The wave of purchases and sales through checks or credit cards will continue as long as banks impose restrictions.

There is a clear indication of what is happening. Banking sector deposits decreased by $ 15.6 billion in the first seven months of 2020, among those who were allowed to transfer funds abroad, those who withdrew their cash from the bank, and those who decided to buy real estate or valuable assets. Today, a bank official says: “Few merchants agree to pay with checks or credit cards, because whoever buys valuable goods sets a goal of selling them and collecting fresh dollars from them. The value of the check has gone down, and the dealer now considers that instead of selling a car, for example, with a bank check that cannot be cashed directly, he can export the car, sell it and profit directly.

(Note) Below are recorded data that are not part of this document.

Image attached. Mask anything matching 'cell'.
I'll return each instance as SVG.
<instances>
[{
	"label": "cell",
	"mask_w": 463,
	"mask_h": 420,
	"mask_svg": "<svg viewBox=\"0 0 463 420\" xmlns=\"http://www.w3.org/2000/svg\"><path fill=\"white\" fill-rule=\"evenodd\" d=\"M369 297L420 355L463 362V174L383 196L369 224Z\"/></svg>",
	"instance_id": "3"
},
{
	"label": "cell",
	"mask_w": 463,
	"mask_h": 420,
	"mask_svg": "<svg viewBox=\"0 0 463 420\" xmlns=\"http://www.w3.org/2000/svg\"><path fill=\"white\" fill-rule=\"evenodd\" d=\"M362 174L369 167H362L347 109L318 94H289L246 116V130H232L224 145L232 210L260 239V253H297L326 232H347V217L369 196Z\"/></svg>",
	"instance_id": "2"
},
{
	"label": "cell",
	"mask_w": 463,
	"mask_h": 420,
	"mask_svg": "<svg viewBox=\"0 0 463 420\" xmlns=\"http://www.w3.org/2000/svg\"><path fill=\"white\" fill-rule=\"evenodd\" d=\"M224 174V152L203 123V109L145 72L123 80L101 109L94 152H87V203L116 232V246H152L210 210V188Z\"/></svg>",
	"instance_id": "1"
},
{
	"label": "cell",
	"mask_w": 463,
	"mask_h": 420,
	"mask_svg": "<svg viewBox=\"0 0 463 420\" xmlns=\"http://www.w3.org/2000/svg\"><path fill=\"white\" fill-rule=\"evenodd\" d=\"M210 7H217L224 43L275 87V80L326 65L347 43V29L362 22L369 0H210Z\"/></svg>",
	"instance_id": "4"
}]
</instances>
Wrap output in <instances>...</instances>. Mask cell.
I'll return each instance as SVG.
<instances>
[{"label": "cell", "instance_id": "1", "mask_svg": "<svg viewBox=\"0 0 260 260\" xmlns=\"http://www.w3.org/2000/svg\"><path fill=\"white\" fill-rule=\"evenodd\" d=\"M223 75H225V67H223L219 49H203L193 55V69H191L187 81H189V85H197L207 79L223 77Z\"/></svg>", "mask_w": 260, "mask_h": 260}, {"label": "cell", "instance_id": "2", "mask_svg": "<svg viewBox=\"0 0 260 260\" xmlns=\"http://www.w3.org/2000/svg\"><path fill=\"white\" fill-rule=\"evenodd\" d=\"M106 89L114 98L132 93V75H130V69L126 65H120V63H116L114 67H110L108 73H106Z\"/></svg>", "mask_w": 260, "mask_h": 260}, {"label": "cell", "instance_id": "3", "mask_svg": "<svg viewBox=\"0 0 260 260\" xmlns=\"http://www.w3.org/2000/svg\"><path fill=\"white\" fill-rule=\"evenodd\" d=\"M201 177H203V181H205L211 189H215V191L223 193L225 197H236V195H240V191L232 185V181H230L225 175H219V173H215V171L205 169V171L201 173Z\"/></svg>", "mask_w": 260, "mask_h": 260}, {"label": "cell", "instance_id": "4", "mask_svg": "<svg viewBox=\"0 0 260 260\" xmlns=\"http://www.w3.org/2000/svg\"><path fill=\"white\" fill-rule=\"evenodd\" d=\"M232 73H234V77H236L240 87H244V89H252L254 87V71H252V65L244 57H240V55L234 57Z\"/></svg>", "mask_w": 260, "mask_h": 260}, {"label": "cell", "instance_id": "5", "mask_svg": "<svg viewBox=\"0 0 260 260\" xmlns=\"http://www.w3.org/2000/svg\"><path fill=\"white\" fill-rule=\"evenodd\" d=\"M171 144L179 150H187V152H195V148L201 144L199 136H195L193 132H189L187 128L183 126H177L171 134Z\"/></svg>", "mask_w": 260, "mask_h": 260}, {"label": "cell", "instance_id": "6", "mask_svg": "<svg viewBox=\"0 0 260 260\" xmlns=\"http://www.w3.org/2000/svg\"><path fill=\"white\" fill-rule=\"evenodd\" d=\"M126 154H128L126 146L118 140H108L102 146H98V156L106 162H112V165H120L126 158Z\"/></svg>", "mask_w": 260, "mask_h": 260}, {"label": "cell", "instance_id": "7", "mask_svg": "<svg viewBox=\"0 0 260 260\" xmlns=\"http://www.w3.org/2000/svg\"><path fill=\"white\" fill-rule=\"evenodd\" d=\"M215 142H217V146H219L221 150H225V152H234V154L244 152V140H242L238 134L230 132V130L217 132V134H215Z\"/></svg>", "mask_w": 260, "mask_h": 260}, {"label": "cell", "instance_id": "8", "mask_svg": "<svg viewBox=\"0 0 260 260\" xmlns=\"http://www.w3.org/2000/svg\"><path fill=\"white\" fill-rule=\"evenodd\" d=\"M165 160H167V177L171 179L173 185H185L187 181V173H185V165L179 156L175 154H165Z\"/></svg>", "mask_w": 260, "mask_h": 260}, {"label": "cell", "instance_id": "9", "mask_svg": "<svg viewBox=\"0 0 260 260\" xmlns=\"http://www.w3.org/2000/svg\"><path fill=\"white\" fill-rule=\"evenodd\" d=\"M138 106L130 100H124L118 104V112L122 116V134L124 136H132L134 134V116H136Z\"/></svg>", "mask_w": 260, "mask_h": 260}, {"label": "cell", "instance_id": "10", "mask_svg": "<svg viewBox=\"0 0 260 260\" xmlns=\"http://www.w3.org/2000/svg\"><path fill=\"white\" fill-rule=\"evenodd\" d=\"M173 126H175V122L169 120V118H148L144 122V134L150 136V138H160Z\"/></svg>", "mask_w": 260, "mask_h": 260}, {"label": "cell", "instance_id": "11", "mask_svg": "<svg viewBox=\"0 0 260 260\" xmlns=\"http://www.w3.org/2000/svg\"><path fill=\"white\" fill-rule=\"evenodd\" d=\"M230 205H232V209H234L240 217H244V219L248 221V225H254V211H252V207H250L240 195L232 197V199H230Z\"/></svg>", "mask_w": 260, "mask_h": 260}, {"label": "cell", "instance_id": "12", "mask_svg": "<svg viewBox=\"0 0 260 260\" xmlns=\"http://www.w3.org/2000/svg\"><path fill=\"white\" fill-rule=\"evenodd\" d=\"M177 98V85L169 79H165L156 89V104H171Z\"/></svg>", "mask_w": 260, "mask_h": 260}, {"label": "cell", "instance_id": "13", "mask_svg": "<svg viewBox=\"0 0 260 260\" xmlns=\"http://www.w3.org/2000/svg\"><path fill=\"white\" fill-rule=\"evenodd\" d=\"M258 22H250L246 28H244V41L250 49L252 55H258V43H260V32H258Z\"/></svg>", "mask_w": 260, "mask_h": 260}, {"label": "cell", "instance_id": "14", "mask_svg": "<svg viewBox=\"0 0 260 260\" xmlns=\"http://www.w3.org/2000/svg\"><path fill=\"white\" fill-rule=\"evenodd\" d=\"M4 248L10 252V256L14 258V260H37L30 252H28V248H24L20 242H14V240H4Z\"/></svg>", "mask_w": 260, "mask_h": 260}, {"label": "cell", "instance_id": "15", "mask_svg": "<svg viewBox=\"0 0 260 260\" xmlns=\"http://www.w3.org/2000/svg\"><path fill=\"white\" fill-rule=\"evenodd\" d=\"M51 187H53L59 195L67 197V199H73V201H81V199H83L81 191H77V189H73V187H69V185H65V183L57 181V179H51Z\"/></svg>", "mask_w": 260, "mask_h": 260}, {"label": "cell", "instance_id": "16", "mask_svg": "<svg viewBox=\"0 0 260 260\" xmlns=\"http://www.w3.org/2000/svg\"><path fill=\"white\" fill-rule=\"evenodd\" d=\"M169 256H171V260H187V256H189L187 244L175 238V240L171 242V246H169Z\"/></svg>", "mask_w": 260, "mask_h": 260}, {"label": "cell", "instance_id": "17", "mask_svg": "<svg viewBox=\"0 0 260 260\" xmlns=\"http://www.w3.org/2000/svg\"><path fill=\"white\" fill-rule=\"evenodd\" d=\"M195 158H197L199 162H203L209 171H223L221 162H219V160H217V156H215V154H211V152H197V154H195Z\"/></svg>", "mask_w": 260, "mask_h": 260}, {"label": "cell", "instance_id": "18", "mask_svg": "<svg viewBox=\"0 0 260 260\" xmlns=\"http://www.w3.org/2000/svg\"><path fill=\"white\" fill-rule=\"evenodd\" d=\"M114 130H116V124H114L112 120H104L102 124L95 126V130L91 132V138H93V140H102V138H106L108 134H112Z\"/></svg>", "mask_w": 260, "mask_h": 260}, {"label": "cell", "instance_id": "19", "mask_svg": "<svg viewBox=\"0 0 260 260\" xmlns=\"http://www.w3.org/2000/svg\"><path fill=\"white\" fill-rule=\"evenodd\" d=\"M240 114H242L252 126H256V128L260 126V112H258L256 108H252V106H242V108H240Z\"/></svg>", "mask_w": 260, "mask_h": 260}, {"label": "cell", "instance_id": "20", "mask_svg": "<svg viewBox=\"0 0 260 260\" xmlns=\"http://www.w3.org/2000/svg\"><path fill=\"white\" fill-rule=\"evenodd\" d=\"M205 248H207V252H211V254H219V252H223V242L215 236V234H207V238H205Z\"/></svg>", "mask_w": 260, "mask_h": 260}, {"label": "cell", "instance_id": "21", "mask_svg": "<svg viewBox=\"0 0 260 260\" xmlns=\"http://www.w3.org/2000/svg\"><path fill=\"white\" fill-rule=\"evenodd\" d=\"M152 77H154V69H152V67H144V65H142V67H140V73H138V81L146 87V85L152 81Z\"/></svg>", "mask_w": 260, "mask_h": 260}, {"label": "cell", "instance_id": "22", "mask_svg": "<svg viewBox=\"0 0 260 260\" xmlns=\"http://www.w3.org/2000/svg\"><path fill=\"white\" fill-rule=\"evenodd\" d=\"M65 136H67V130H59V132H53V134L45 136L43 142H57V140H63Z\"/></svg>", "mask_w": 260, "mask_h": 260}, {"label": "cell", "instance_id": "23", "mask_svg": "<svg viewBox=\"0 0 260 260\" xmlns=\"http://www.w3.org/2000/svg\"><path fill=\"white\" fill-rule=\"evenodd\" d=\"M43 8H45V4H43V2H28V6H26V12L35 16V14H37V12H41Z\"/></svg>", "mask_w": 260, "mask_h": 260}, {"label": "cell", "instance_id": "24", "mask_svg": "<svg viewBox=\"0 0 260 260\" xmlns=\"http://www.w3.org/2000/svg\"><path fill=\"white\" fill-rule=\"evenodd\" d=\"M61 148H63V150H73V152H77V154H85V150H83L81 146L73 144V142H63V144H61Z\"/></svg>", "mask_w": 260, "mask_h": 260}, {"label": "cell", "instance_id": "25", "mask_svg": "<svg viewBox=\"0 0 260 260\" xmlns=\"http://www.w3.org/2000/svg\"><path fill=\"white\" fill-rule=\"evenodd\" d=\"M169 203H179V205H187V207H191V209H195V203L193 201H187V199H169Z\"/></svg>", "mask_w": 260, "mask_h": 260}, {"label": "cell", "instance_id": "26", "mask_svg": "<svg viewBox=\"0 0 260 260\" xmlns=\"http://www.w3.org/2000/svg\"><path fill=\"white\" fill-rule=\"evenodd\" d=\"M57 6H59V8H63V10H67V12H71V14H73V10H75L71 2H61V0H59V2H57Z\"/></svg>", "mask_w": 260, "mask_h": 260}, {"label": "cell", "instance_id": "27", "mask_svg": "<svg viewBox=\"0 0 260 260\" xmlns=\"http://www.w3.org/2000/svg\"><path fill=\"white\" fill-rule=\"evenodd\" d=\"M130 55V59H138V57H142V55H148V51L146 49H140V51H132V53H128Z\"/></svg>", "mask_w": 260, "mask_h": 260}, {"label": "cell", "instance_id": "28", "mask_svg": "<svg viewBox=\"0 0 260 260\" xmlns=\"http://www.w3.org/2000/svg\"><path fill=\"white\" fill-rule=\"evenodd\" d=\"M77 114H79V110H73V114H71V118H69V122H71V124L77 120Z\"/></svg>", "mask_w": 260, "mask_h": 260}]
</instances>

It indicates that “not all the deposits that were withdrawn by checks were used to finance the purchase of luxury goods or real estate in them, since there is a percentage of them withheld with their owners.” Whoever did not have the check, “rather, I believe that he is thus preserving his money from any deduction of deposits, betting that when matters are resolved and banks are restructured, he will be able to re-deposit it as if it were a new account, without being aware that the procedures can affect the checks according to the date published “.